La reacción de Lay Chun sorprendió a Lay Qichen, quien pensaba que la persona más odiosa sería Lay Chun, incluso él no quería perdonar a Zhang Lu. ¿Cómo podía ser tan indiferente?
"An An, no quiero dejar ir a Zhang Lu. Afortunadamente, Soo Soo no sufrió daños, pero su crimen no puede ser borrado," dijo Lay Chun.

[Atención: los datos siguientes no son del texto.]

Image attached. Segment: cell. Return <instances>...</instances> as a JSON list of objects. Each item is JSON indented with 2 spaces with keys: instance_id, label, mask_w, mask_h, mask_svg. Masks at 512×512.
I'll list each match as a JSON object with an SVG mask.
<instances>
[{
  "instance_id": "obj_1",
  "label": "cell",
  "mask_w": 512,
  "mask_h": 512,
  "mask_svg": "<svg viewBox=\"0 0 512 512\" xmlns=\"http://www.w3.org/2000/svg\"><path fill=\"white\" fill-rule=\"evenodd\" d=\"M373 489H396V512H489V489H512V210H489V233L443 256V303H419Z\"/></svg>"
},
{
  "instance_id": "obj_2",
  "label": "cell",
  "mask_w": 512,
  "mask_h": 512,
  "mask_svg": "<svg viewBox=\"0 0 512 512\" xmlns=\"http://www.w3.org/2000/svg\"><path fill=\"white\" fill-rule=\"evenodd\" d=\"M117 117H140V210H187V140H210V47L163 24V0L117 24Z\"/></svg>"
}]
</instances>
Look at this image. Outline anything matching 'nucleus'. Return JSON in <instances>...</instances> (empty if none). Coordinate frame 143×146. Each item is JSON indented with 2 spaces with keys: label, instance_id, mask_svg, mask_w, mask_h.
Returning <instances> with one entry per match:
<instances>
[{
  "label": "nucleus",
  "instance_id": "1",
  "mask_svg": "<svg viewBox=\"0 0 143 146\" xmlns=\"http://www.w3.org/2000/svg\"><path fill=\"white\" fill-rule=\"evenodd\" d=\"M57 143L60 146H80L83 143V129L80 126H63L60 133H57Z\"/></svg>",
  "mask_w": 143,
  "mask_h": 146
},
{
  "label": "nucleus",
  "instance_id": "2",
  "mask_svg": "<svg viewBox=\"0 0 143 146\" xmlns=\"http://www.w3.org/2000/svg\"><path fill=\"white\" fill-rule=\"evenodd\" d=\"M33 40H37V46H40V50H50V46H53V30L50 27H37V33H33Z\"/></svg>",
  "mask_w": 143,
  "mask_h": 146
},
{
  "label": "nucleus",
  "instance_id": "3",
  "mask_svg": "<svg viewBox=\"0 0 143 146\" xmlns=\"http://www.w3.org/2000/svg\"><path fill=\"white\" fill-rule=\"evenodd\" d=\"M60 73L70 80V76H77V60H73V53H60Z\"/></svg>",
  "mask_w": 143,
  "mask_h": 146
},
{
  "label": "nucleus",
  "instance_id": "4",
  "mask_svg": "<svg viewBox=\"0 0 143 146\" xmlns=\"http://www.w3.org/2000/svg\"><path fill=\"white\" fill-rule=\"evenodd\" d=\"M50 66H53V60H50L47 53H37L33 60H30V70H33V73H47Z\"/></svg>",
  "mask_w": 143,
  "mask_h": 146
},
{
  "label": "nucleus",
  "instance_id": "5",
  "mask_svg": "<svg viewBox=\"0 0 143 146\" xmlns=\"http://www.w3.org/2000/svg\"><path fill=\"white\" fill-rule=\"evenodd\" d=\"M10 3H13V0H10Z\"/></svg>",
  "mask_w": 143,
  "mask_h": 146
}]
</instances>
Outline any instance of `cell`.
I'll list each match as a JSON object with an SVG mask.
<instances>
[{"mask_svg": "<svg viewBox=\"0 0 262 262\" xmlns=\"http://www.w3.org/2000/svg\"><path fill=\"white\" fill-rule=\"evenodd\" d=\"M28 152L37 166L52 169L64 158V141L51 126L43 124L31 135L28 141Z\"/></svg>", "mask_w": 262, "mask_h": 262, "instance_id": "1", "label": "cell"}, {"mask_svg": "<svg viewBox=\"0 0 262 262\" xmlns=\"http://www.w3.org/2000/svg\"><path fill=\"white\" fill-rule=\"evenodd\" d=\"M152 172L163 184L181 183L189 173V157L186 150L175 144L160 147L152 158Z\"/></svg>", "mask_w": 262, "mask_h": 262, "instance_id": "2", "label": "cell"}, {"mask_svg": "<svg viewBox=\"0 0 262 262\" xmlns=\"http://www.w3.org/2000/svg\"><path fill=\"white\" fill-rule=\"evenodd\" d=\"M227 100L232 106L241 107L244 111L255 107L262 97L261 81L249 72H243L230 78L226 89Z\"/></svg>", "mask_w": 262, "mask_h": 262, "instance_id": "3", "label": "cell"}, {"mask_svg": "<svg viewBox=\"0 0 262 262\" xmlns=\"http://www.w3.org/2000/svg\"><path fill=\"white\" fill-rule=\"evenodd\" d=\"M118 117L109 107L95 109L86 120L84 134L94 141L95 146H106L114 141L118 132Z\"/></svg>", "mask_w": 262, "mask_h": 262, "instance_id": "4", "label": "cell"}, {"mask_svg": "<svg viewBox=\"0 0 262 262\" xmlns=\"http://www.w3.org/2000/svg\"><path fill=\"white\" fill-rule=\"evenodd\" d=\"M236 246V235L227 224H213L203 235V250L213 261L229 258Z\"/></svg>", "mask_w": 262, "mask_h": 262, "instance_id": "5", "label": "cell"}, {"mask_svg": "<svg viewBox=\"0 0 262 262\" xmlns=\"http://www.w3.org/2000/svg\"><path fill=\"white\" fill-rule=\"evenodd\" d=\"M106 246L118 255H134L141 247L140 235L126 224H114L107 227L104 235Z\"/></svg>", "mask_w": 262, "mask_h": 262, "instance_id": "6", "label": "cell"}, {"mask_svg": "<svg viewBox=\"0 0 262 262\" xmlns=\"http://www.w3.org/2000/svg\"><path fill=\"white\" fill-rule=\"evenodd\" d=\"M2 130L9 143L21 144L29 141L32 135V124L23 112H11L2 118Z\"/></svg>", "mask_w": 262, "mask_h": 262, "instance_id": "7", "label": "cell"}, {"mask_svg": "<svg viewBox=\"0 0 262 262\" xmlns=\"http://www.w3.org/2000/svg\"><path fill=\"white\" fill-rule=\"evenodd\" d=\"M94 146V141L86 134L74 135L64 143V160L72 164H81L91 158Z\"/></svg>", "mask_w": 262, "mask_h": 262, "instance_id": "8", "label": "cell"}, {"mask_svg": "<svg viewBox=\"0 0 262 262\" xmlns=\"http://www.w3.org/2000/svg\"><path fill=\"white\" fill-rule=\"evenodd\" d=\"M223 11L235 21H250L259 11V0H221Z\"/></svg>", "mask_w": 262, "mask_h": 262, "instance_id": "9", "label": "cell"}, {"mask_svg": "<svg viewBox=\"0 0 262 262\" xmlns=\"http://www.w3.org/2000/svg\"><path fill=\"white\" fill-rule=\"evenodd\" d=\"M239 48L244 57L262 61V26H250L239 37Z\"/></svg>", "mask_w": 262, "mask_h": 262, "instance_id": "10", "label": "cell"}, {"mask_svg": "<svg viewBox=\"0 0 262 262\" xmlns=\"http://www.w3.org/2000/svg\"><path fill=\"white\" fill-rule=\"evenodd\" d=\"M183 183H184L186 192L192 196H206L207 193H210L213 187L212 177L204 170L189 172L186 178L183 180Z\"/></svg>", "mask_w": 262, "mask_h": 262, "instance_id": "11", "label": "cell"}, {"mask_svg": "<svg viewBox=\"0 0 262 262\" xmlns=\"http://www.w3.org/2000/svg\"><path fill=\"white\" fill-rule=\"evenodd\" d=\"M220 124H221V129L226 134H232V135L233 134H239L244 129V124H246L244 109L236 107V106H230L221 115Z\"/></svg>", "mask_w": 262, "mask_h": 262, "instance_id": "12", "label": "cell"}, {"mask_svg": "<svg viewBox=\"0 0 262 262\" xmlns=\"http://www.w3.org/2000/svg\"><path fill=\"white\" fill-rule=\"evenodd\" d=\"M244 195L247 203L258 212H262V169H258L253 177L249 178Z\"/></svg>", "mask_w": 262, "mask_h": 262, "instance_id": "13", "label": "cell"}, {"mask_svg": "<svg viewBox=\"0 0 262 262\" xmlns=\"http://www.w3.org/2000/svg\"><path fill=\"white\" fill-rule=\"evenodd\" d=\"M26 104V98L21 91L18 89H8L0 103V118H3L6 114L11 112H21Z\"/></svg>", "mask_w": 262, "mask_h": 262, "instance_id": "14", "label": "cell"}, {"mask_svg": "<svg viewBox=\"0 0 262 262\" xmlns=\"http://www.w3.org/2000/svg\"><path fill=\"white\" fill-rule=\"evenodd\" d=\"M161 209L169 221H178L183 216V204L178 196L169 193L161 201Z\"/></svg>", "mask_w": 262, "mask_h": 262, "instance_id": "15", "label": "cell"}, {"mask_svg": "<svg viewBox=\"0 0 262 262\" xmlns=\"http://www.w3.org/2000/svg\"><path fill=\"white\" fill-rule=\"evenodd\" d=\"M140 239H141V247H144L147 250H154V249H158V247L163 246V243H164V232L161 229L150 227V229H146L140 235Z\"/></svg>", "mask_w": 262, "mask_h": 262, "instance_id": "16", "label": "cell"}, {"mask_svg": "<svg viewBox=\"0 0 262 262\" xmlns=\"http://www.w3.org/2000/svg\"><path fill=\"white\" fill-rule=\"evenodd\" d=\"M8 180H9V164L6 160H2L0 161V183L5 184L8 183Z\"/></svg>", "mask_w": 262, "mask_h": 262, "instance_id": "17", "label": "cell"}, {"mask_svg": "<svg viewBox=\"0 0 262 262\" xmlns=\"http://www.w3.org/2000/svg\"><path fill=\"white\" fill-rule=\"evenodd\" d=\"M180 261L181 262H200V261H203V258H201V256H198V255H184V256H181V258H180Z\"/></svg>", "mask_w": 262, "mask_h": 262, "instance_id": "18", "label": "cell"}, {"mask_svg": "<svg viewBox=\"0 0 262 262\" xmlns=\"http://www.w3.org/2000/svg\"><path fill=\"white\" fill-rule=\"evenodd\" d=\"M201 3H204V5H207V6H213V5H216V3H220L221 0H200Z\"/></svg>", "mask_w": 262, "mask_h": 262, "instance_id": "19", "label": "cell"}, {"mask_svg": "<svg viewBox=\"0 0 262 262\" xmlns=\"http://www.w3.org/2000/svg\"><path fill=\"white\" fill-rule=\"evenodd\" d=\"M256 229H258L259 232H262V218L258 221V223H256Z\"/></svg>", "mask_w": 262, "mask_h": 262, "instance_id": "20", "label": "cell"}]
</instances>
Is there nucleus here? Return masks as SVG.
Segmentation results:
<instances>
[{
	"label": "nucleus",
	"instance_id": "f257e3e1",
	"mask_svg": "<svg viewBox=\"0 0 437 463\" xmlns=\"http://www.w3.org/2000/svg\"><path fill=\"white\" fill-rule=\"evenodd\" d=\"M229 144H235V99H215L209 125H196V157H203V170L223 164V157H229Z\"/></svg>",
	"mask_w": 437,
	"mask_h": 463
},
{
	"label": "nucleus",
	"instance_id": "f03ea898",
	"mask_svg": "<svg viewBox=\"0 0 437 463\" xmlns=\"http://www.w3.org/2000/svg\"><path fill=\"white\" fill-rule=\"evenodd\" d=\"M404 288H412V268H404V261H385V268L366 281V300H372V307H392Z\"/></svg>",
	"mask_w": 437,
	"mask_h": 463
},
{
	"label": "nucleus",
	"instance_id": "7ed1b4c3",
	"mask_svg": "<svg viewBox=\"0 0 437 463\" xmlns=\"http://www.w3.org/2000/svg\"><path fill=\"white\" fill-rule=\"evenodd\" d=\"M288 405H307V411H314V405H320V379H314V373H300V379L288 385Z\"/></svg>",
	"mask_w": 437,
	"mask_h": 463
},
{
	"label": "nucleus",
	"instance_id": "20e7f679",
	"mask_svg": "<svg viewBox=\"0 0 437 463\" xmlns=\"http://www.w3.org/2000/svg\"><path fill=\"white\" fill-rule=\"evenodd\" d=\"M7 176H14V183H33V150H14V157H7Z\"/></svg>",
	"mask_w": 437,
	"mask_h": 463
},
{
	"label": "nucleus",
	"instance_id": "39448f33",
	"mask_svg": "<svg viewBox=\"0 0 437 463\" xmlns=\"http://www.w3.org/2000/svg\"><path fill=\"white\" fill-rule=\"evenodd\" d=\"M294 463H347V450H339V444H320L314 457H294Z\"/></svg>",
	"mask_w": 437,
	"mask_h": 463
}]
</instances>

"¿Realmente lo crees así? No te enoja Zhang Lu?" preguntó Lay Qichen incrédulo.
"Sí, la odio y detesto, pero al mismo tiempo, le agradezco."
"¿Por qué?"
Lay Chun miró a Lay Qichen, quien sentía que había más detrás de sus palabras.
"Piensa en ello. Si no fuera por Zhang Lu, ¿cómo sabría cuánto me amas? ¿Cómo entenderías tus intenciones? Y ahora que ha ocurrido todo esto, creo que mamá ya no confiará tanto en ella."
Lay Chun explicó con calma.
"An An, ¿realmente piensas así? No tienes resentimiento hacia Zhang Lu?" preguntó Lay Qichen incrédulo.
"Sí, la odio y detesto, pero al mismo tiempo, gracias a ella."
"¿Qué?"
Lay Qichen miraba a Lay Chun con atención, suponiendo que tenía algo más en mente.
"Piensa. Si no fuera por Zhang Lu, ¿cómo sabría cuánto me amas? Y si a través de esto, mamá ya no confiará tanto en ella, es una buena oportunidad para alejarla de nosotros."
Lay Qichen asintió pensativamente y frunció el ceño.
"Sin embargo, ha cometido tantos crímenes. Si la dejamos ir, sería demasiado generoso con ella."
Lay Chun asintió.
"Claro que no quiero perdonarla tan fácilmente. ¿Qué tal si preguntas a mamá? Después de todo, Zhang Lu le ha cuidado en prisión. Si mamá quiere perdonarla, no podemos decir nada," dijo Lay Chun.
Lay Qichen sonrió suavemente y asintió con admiración.
"Estás en lo correcto, esta situación debe discutirse con mamá."